Когда через неделю меня грузили в автомобиль, чтобы отправить на станцию, все пришли из госпиталя, и было такое ощущение: это они на выставку меня отправляют, как редчайший экспонат. «Ты мне всю теорию испортил», — сказал мрачный и усталый хирург-грузин и сунул мне под одеяло томик Пушкина, любимую свою книгу, зачитанную, но со всеми страницами, драгоценность из драгоценностей. Я читал Пушкина, качаясь на вагонной полке, ревел, прикрываясь одеялом, и так возвращался к жизни.
…Бабка Серафима услышала, как я дергаюсь и скриплю зубами, и тут же подскочила к топчану.
— Выпей! — она подала мне медную ендовку.
Знал я, что в ендовке, но очень хотелось пить, и я выпил всю чуть отдававшую затхлостью и металлом воду. Бабка облегченно вздохнула, вытерла мне лоб.
— Ох, Серафима, — сказал я, — отравите вы меня!
Но она только замахала руками в ответ на такое богохульство: «Что ты, что ты!» Во время войны, насмотревшись и смертей, и чудесных избавлений, бабка стала на редкость религиозной. Все обряды она справляла самодеятельным манером, проявляя немалую изобретательность. Святила просвиры, отстаивала заутрени, всенощные… Все сама по себе, без батюшки. А святую водичку изготовляла путем окунания любимых икон Николая Чудотворца и божьей матери черниговской в кадку с колодезной водой, отчего вода приобретала какой-то странный привкус. Так что я сразу догадался, чем меня попотчевала сердобольная Серафима.
— Николай или черниговская? — спросил я.
— И архистратиг Михаил, — ответила бабка. — Тройной силы вода, к утру как рукой снимет.
В этом я был почти уверен. Ночной озноб обычно уходил с утренними петухами.
— Завтра твой день, Иван постный, — зашептала, склоняясь ко мне, бабка, Смилостивятся покровители наши в день ангела… Месяц на небе, мертвяк в гробе, камень в море, — забормотала она и принялась укутывать меня теплее. Как три брата до кучи сойдутся банкет робить, тогда и от раба божия Ивана лихорадку отгонять… Месяц в небе…
Под это нашептывание я и заснул.
Утром я выглянул в окно. Мне показалось, солнце встало не по времени рано, пробилось сквозь туман и высветило садочек, прилепившийся к приземистой хате. И, только всмотревшись внимательно, я понял, что это осенний обман. Никакого солнца нет, а светятся алым вишневые листья. Они еще густо и плотно держались на ветках, но изменили окраску и стали ржаво-красными.
Серафима уже встала, слышно было, как она возится в сарае, по обычаю своему выговаривая корове и кабанчику. В особенности доставалось кабанчику Яшке, которого бабка упрекала в дармоедстве. Яшка ел много, но был худ, жилист, тонконог, как будто готовился к бегам. «Фашисты породу испортили, — жаловалась частенько бабка. — При них только те свиньи выжили, которые успевали в лес убежать…»
Я оделся и выскользнул на улицу. После такой ночи ноги мягко сгибались в коленках, словно приглашали присесть.

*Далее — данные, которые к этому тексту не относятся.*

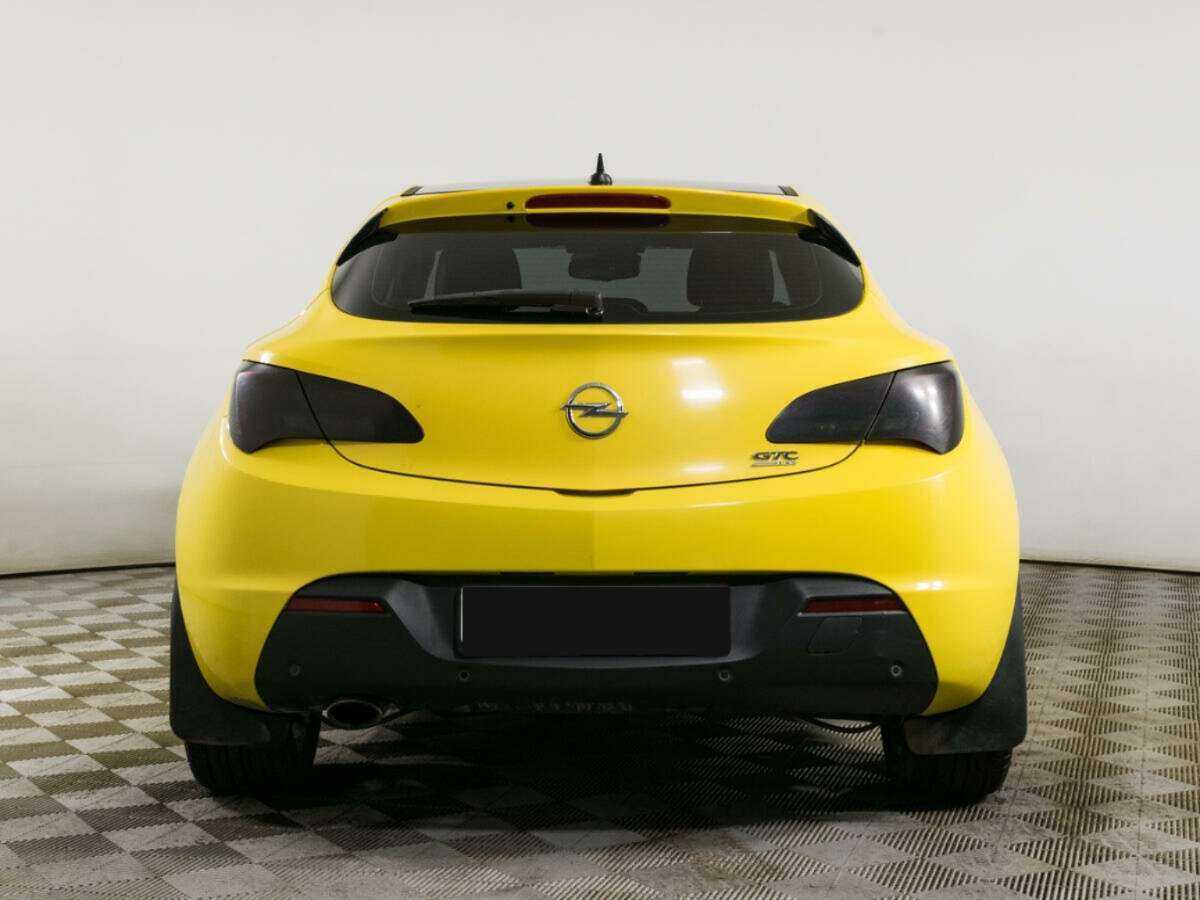 Opel Astra б/у, 2013, Автоматическая. Фото: #5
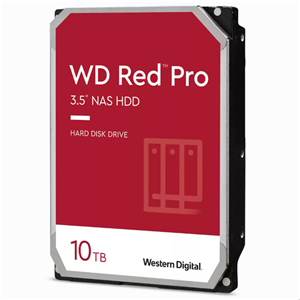 WD Red Pro 10TB SATA 3.5" 7200RPM 256MB NAS Hard Drive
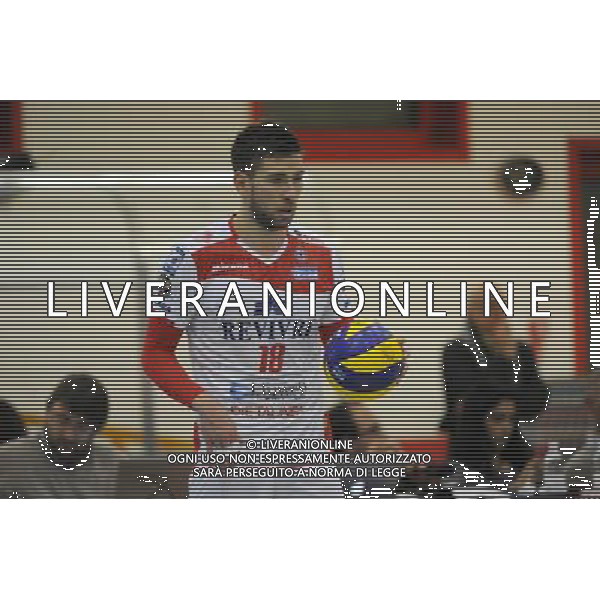 Campionato SuperLega UnipolSai - 5Â° giornata Castellanza (VA) 17-11-2015 PalaBorsani Revivre Milano vs Gi Group Monza nella foto Federico Marretta (Milano) foto Roberto Garavaglia - ag. Aldo Liverani sas / AGENZIA ALDO LIVERANI SAS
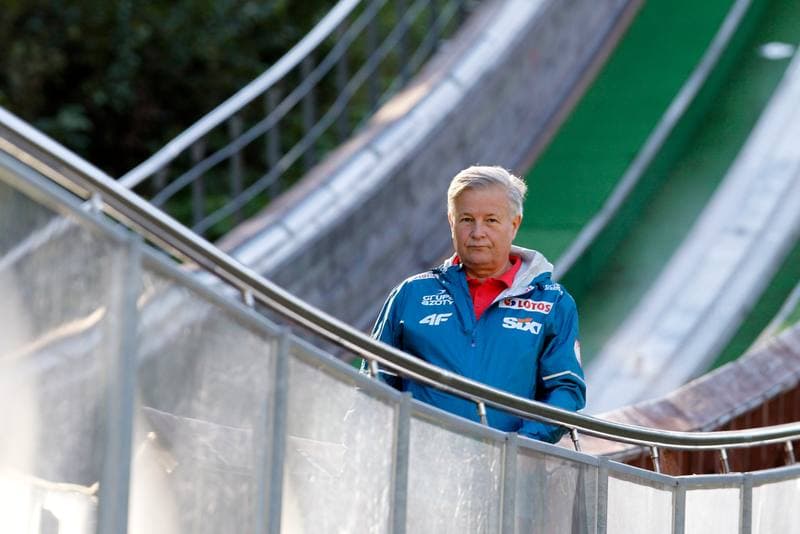 Ski Jumping. Poland national team. Training. 01.09.2016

Туман все еще обволакивал село, дома не были видны, но гроздья золотых шаров горели в палисадниках как сигнальные огни. Орали петухи, кое-где уже скрипели калитки.
Было радостно после перенесенного приступа вновь чувствовать себя частицей этого осеннего, медленно разгорающегося утра. Но меня не оставляло ощущение какой-то ошибки, какого-то промаха. Как будто я проспал что-то важное, упустил частицу той тайной жизни, которой жило село ночью.
Я прошел за огороды к озимому клину. Тропинка исчезла в тумане. От этого тумана, от загадочного рассеянного света казалось почему-то, что тропинка там, дальше, за мягкой белой стеной, уходит вверх, вверх и вверх, что вся земля, вся плоскость ее, сколько ни охватит глаз впереди от фланга до фланга, выгибается и становится склоном гигантской, нескончаемой горы, покрытой нежной шерсткой озими. И еще казалось, что если подождать немного, то по тропинке с невидимой пока горы спустится — как в то, иное, более теплое и ясное, утро молчаливая, закутанная в черный платок дочь гончара Семеренкова Антонина. Она пройдет по этой узкой стежечке, как по канату, прямая и строгая, ступая ровно и плавно; может быть, я увижу ее лицо за выступающими вперед складками платка. В селе говорили, она очень красивая, младшая Семеренкова, но, с тех пор как я вернулся с фронта, я не встретил человека, который мог бы сказать, что посмотрел ей в глаза. И давно никто не слышал ее голоса. Довоенная Антонина, девчонка, тень старшей красавицы сестры, забылась вовсе, осталась только нынешняя- взрослая, молчаливая и странная.